George Eastman was both eccentric and lucky. George quit school a the age of 13 and went to work for an insurance company. In 1880 he founded the Eastman Dryplate Company that revolutionized photography. He invented the word Kodak 8 years later. The 1st Kodak camera sold for $25 and was loaded with film that would allow 100 exposures before being returned to the factory for developing, printing, and the insertion of another roll of film for $10. Eastman’s easy-to-use, handheld, portable camera was as successful as the iPhone. Eastman, who believed that the wealthy should give away their fortunes before dying, gave away a lot of his money. Over time, for example, he donated $100 million to educational and arts institutions. He was a chain smoker who biked, hunted big game, and traveled. Although linked to many women, he never married. He slept only 4 hours each night and consistently had 25 guests to dinner every Wednesday evening. Detail-oriented, he installed a phone in every room of his house, but half of that house was devoted to entertainment. He knew and worked with Thomas Edison, developed the film that launched the movie industry, entertained in his solarium where he hung out every morning under a stuffed elephant’s head and surrounded by expensive art. He was generous to 2 schools, MIT and Tuskegee, founded the Eastman School of Music and WHAM radio, provided dentistry scholarships for women, and started the organization that eventually became United Way. I learned some of these details from our dynamic tour guide Marilyn, another devoted biker. While it became a pioneer of digital photography, the Kodak company made its money from film processing, so it went the way of Blockbuster, which rented movies instead of making them.

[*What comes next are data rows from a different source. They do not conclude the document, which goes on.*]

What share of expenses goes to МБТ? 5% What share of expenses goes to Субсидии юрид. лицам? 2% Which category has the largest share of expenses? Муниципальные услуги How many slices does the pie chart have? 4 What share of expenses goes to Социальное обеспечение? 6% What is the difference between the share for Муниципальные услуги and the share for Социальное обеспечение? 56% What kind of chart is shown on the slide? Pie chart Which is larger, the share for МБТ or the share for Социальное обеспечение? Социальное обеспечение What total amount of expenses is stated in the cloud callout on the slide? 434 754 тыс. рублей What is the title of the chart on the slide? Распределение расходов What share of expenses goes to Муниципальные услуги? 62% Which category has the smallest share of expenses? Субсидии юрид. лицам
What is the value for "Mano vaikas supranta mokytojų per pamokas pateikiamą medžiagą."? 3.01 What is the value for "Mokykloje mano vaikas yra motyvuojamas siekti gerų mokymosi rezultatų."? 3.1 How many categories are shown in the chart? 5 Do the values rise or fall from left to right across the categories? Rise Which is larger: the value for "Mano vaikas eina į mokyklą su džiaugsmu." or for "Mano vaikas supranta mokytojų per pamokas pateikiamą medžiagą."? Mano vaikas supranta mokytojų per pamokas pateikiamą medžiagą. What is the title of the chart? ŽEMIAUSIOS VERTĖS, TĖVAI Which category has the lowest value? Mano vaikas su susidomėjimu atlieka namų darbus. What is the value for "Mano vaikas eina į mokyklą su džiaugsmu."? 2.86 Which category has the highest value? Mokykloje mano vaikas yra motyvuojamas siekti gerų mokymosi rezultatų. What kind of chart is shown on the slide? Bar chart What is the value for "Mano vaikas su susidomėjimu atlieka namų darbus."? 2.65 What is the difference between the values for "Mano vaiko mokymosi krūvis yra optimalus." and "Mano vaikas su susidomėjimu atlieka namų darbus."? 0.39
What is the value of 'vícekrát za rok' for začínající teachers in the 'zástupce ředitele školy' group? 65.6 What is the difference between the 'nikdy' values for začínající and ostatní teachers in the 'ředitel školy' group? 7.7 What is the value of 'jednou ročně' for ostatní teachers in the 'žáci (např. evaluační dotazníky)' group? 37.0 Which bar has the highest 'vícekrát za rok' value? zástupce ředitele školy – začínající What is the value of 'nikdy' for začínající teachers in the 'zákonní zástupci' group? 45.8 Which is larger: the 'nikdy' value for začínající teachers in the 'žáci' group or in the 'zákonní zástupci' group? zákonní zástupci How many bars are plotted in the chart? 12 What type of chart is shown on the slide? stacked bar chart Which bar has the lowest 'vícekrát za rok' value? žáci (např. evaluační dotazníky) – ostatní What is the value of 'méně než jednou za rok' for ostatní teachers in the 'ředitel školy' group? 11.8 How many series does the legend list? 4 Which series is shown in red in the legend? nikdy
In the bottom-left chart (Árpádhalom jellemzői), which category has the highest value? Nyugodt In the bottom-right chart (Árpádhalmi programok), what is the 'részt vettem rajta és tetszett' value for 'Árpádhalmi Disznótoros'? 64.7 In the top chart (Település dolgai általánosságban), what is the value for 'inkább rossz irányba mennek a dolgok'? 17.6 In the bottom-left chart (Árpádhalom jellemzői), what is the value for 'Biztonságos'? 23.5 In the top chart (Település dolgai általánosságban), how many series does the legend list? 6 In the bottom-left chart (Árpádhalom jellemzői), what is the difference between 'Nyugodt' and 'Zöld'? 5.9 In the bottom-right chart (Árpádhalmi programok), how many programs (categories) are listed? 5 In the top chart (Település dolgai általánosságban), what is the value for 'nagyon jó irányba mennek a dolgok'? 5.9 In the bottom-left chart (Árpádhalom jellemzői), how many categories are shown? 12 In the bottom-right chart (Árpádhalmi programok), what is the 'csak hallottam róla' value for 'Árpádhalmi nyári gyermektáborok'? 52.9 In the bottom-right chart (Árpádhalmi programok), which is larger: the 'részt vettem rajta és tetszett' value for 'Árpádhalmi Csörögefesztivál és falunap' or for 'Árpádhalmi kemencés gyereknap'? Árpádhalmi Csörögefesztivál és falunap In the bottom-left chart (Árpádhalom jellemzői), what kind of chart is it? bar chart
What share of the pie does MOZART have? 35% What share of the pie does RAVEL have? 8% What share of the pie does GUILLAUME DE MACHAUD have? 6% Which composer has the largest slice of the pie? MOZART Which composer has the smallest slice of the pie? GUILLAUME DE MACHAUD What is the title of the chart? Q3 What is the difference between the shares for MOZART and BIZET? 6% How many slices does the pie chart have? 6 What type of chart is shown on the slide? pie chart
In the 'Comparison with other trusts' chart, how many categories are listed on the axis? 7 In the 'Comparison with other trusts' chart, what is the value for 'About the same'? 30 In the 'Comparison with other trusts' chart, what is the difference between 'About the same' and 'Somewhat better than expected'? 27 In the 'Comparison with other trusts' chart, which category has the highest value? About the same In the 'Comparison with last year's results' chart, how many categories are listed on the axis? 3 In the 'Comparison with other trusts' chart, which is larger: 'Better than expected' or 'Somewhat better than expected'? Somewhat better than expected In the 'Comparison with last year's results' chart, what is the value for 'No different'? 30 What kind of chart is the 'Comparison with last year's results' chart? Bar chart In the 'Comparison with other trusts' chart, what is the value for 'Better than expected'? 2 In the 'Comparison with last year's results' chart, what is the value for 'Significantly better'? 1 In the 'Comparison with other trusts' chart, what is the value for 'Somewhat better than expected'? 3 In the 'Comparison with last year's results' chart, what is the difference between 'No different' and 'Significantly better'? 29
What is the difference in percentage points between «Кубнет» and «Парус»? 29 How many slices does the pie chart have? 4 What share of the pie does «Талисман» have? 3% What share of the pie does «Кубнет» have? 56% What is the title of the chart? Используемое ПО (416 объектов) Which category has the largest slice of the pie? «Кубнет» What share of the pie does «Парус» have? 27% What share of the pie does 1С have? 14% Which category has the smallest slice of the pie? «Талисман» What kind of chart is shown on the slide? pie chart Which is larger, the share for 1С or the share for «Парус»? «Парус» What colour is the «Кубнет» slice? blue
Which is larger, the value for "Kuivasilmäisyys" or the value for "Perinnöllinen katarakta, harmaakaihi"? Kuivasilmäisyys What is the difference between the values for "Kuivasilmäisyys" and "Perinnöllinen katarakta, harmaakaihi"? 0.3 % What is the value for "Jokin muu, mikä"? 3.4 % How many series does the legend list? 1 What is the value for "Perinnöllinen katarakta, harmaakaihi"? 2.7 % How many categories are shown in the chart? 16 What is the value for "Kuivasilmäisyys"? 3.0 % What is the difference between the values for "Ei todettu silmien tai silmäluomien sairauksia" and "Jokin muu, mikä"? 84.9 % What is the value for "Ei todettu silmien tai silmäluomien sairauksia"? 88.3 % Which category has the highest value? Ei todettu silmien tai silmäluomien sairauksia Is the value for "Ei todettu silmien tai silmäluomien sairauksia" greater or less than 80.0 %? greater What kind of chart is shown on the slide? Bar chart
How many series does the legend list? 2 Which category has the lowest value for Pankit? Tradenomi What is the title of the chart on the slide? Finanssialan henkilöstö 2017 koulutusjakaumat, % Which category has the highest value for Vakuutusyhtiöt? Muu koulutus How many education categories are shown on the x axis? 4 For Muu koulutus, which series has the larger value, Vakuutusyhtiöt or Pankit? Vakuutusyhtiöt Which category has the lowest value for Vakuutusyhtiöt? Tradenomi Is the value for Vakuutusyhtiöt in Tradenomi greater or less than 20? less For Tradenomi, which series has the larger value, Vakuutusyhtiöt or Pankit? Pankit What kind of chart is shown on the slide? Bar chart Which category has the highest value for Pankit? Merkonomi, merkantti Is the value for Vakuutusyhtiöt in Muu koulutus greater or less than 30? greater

Eastman’s mother Maria was also a bit eccentric. She lived long enough to spend 2 years in her son’s mansion but could not adapt to it or life as the mother of a wildly rich man.
The Dryden Theatre, which is definitely for cinephiles, celebrated its 68th birthday recently by showing a restored Joan Crawford movie that had not been seen for 90 years. It has collected and regularly shows its more than 20,000 films near the oldest photography museum in the world.
For a very long time, Eastman’s invention became far more than a product name, like Kleenex and Jell-o. People were more likely to say, “Take my Kodak and hand me a Kleenex before I eat my Jell-o” instead of “Take my camera and hand me a tissue before I eat my gelatin”.